- [Lines of data]:
########

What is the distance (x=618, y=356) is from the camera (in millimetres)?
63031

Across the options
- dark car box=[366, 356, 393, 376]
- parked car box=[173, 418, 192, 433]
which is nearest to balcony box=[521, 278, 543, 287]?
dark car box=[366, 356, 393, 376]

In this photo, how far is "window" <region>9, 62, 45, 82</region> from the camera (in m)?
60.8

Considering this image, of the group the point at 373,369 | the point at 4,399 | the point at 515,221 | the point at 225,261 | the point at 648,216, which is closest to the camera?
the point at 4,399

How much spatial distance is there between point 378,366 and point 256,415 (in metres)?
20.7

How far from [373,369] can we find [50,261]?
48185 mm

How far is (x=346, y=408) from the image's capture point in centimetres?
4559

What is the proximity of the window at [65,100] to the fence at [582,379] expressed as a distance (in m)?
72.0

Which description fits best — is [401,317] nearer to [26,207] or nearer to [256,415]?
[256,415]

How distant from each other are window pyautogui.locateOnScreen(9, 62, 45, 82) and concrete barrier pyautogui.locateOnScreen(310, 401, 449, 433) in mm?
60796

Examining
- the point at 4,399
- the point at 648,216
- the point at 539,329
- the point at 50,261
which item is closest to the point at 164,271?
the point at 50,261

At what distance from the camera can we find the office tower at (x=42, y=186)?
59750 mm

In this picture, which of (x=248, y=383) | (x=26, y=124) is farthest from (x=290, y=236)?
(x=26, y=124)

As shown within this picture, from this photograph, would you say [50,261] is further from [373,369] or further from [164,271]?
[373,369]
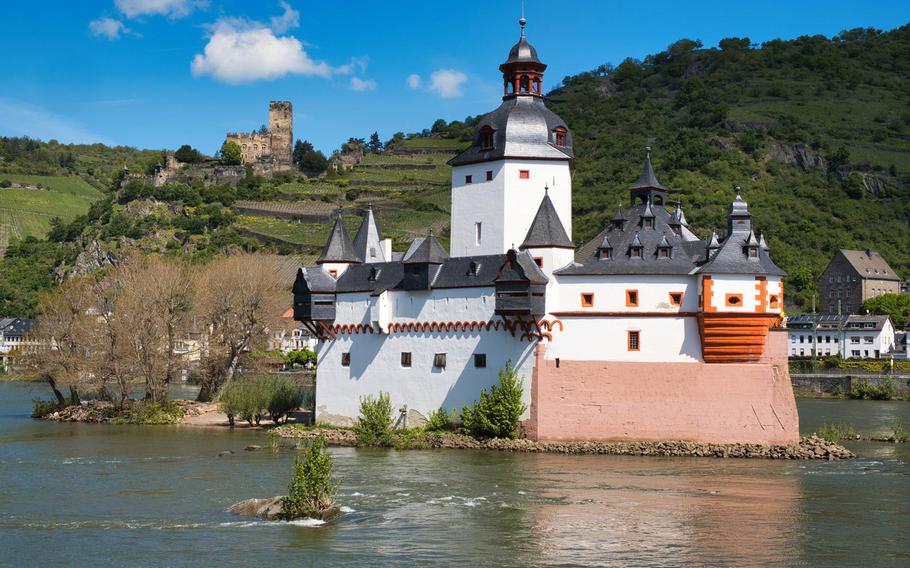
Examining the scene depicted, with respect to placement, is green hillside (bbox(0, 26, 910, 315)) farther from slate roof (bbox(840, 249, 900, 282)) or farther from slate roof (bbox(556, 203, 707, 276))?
slate roof (bbox(556, 203, 707, 276))

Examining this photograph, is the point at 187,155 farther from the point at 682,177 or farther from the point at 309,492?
the point at 309,492

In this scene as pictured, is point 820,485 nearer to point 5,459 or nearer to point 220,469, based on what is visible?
point 220,469

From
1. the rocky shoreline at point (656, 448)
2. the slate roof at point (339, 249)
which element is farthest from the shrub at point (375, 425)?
the slate roof at point (339, 249)

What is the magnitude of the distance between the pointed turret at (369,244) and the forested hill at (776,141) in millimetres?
54619

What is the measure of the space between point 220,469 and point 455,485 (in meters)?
8.28

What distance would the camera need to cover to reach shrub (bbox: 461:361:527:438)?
1590 inches

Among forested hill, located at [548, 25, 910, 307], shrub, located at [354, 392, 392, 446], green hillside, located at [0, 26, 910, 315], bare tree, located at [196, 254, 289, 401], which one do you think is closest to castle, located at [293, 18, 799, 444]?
shrub, located at [354, 392, 392, 446]

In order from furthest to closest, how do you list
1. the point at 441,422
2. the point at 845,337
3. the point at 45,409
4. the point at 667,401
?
the point at 845,337, the point at 45,409, the point at 441,422, the point at 667,401

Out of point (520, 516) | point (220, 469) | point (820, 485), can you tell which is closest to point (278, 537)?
point (520, 516)

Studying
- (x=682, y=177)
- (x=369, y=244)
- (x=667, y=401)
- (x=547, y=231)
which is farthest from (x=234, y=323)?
(x=682, y=177)

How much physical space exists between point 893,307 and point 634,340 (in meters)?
69.6

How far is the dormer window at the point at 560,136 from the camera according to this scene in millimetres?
45500

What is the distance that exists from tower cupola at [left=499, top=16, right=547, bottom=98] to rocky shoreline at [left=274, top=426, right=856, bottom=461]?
45.6 feet

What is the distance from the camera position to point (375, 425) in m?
42.9
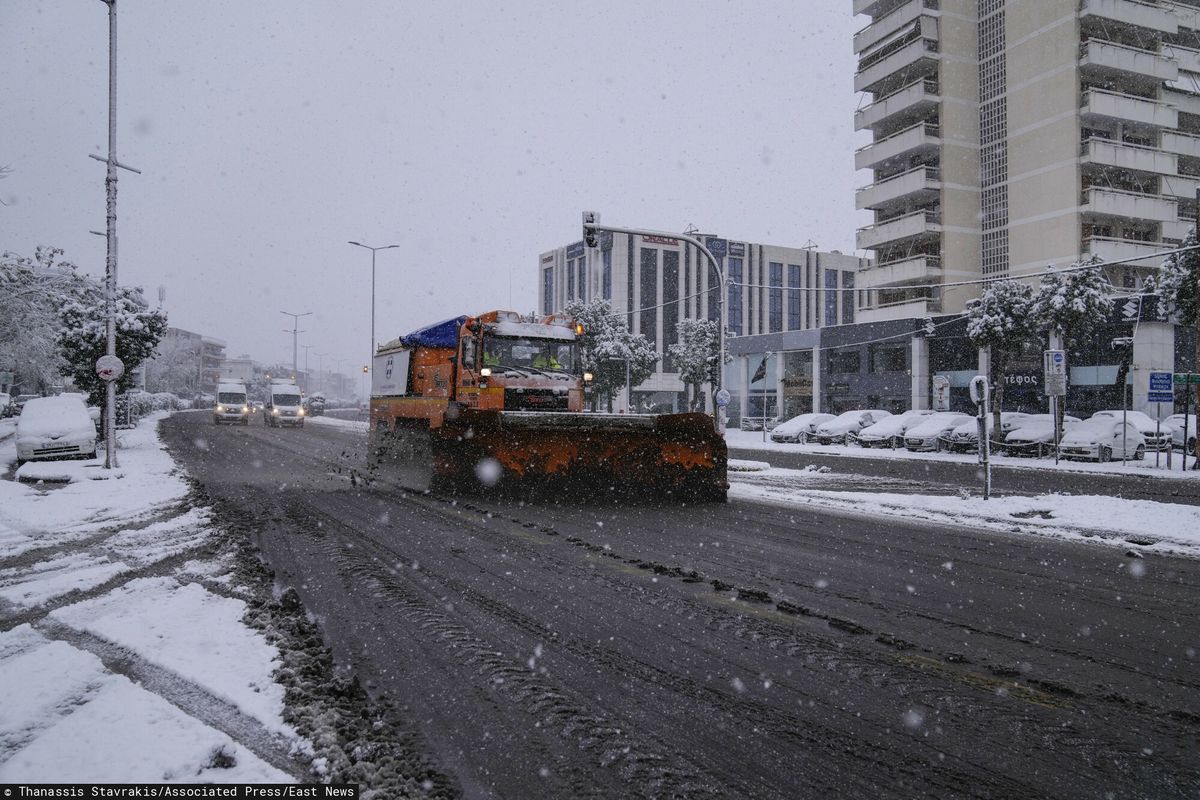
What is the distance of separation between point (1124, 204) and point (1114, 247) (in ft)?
7.55

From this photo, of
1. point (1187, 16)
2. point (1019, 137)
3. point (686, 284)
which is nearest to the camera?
point (1019, 137)

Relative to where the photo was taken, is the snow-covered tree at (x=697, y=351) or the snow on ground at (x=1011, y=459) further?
the snow-covered tree at (x=697, y=351)

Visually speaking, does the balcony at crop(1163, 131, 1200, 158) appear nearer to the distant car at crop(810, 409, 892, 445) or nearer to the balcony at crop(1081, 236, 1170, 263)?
the balcony at crop(1081, 236, 1170, 263)

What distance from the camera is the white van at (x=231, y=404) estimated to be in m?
44.8

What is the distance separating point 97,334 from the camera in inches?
860

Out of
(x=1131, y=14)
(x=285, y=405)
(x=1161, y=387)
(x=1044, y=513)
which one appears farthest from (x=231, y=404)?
(x=1131, y=14)

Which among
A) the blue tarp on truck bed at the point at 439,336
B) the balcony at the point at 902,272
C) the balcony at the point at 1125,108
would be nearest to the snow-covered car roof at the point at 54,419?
the blue tarp on truck bed at the point at 439,336

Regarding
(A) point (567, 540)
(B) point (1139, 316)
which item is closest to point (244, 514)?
(A) point (567, 540)

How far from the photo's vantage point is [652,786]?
2943 millimetres

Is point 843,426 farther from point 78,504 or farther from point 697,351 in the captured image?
point 78,504

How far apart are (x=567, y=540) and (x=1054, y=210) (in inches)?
1668

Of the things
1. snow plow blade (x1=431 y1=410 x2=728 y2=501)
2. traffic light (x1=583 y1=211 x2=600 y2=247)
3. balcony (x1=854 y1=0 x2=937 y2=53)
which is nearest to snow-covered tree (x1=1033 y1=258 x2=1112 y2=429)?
traffic light (x1=583 y1=211 x2=600 y2=247)

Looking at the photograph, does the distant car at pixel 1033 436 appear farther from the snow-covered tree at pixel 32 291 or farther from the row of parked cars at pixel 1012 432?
the snow-covered tree at pixel 32 291

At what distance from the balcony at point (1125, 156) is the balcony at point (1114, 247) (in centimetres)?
377
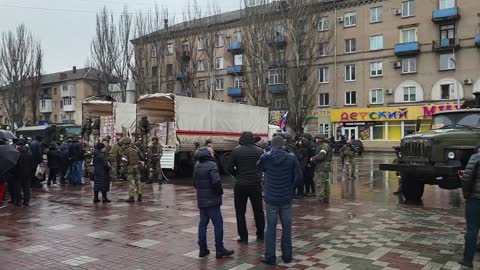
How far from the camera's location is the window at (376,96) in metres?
43.6

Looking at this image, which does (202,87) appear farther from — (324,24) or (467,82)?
(467,82)

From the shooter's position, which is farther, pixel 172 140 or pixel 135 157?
pixel 172 140

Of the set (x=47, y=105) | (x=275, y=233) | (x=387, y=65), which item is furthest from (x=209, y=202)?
(x=47, y=105)

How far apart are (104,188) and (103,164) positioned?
627mm

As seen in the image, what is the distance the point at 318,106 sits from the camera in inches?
1881

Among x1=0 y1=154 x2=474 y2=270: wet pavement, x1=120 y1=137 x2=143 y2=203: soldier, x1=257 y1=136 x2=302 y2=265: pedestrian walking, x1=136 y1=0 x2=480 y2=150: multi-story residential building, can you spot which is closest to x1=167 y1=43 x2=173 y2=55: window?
x1=136 y1=0 x2=480 y2=150: multi-story residential building

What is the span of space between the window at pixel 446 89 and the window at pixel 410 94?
2342 millimetres

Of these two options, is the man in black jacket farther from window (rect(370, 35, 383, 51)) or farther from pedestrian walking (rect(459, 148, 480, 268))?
window (rect(370, 35, 383, 51))

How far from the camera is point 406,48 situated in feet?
136

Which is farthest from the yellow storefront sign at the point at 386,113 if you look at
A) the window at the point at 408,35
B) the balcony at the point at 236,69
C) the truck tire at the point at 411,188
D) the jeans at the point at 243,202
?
the jeans at the point at 243,202

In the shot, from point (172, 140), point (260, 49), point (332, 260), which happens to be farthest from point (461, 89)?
point (332, 260)

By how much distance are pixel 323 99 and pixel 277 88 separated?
934 centimetres

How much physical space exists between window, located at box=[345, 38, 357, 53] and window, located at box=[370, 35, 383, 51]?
1.73m

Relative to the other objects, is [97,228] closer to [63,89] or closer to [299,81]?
[299,81]
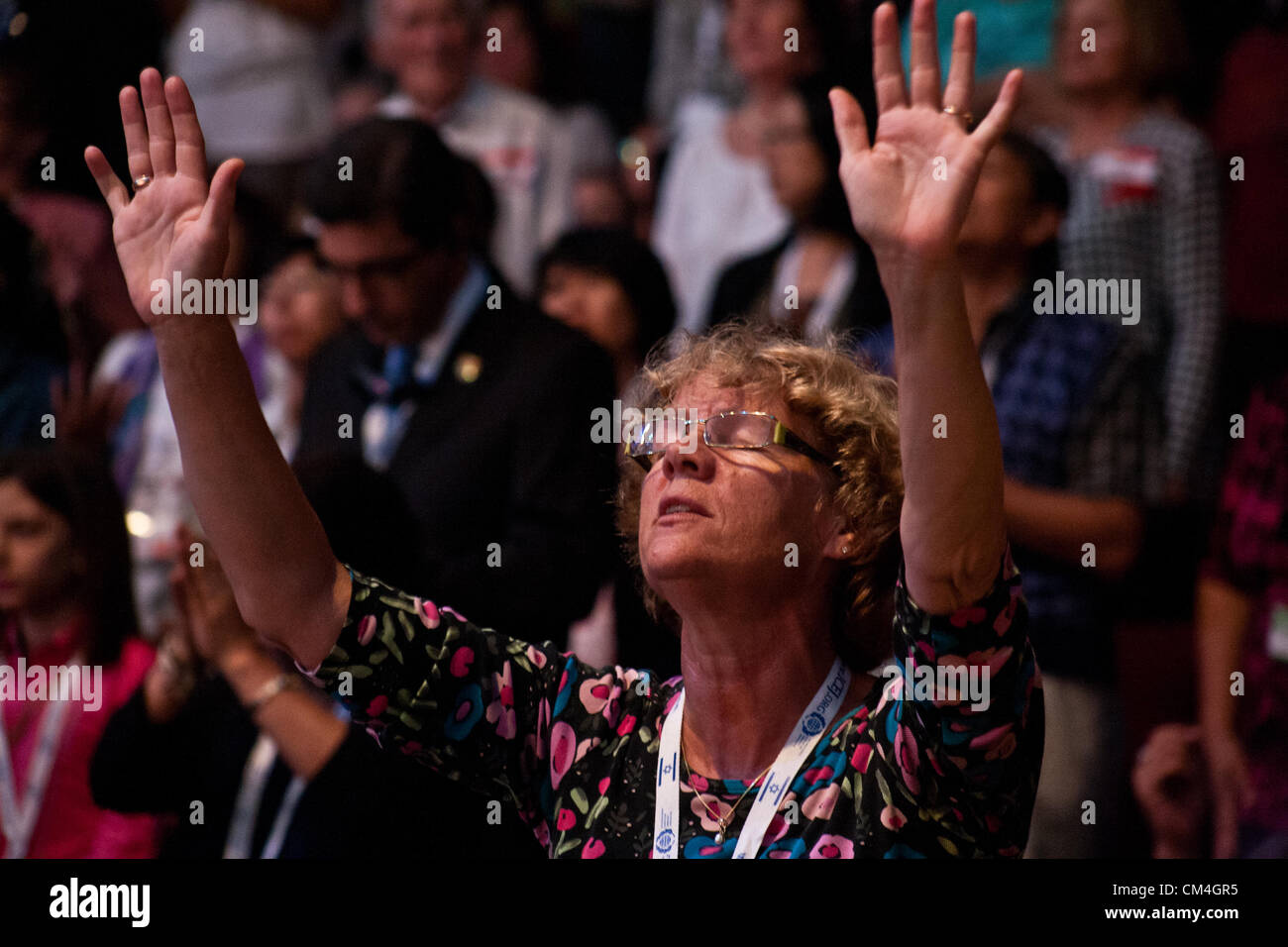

########

Present the lines from the line with "By how much" through the end of the records as a Markdown table with the columns No. and Line, one row per line, with blank lines skipped. Leave the pictures out of the table.

- [Full answer]:
| No. | Line |
|---|---|
| 1 | By how much distance are pixel 323 99 and pixel 277 88 separated? |
| 2 | 934 centimetres |
| 3 | How much physical space exists between window, located at box=[345, 38, 357, 53] and window, located at box=[370, 35, 383, 51]? |
| 4 | 1.73m |
| 5 | Relative to the other objects, is [97,228] closer to [63,89] or closer to [299,81]? |
| 6 | [299,81] |